● **GIVEN INSTRUCTION A**
Please retype the stretch of the NAS backup bug report from "cleanup ;; #" through "backup_stopped_vm() (line 181)".
● **GIVEN INSTRUCTION B**
In the NAS backup bug report, what must be done to a VM left paused after a failed backup so that it responds again?
● **GIVEN INSTRUCTION C**
Using the NAS backup bug report, explain why the monitoring loop in nasbackup.sh keeps cycling after a backup job fails.

● **QUOTED PASSAGE**
======

-
Notifications
You must be signed in to change notification settings - Fork 1.3k
Description
Description
When using the NAS backup plugin on KVM, if a backup job fails (e.g. due to backup storage being full or I/O errors on the NFS target), the VM remains indefinitely paused at the hypervisor level. CloudStack marks the backup as Error but does not resume the VM, leaving it unresponsive until manually resumed via virsh resume.
Steps to Reproduce
- Configure NAS backup with NFS storage for a running KVM VM
- Fill up the NFS backup storage to 100% capacity
- Wait for the scheduled backup to trigger
- Observe the VM becomes paused and never resumes
Expected Behavior
The VM should be automatically resumed after a backup failure. The backup should be marked as failed, but the VM should continue running normally.
Actual Behavior
The VM remains in a paused state indefinitely. The backup monitoring loop in nasbackup.sh enters an infinite cycle:
virsh backup-beginpauses the QEMU domain for consistent snapshot- Backup write fails (storage full)
domjobinforeportsFailedstatuscleanup()is called but does not resume the VM- No
exitstatement after cleanup — loop continues, repeatedly detecting the failed job
Root Cause Analysis
Three bugs in scripts/vm/hypervisor/kvm/nasbackup.sh:
Bug 1: Missing exit after failed backup cleanup (line 144)
case "$status" in
Failed)
echo "Virsh backup job failed"
cleanup ;; # <-- no exit, falls through to sleep and loops forever
esacBug 2: cleanup() never resumes the VM (line 222)
The cleanup() function only removes files and unmounts storage. It never checks if the VM is paused or attempts to resume it, even though virsh backup-begin may have paused the domain.
Bug 3: Missing exit in backup_stopped_vm() (line 181)
Similar to Bug 1, backup_stopped_vm() calls cleanup() on qemu-img convert failure but does not exit, allowing the loop to continue processing subsequent disks.

======

● **STORED ROWS**
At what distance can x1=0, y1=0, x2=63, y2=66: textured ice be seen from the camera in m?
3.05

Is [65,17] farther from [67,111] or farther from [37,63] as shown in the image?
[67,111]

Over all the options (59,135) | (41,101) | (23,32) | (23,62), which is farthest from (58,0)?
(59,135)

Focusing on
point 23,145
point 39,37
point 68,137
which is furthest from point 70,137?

======

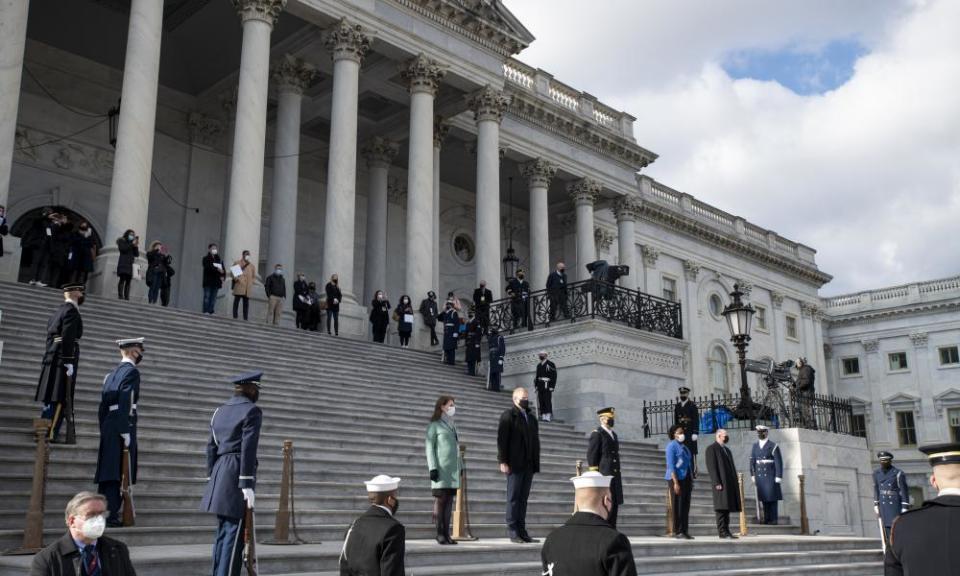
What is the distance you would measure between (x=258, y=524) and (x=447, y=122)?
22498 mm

======

● **FINISHED ANSWER A**
cleanup ;; # <-- no exit, falls through to sleep and loops forever
esacBug 2: cleanup() never resumes the VM (line 222)
The cleanup() function only removes files and unmounts storage. It never checks if the VM is paused or attempts to resume it, even though virsh backup-begin may have paused the domain.
Bug 3: Missing exit in backup_stopped_vm() (line 181)

● **FINISHED ANSWER B**
It must be resumed manually with virsh resume.

● **FINISHED ANSWER C**
When the job status is Failed, the script calls cleanup() but has no exit statement afterward. Execution falls through to sleep and the loop continues, repeatedly detecting the same failed job.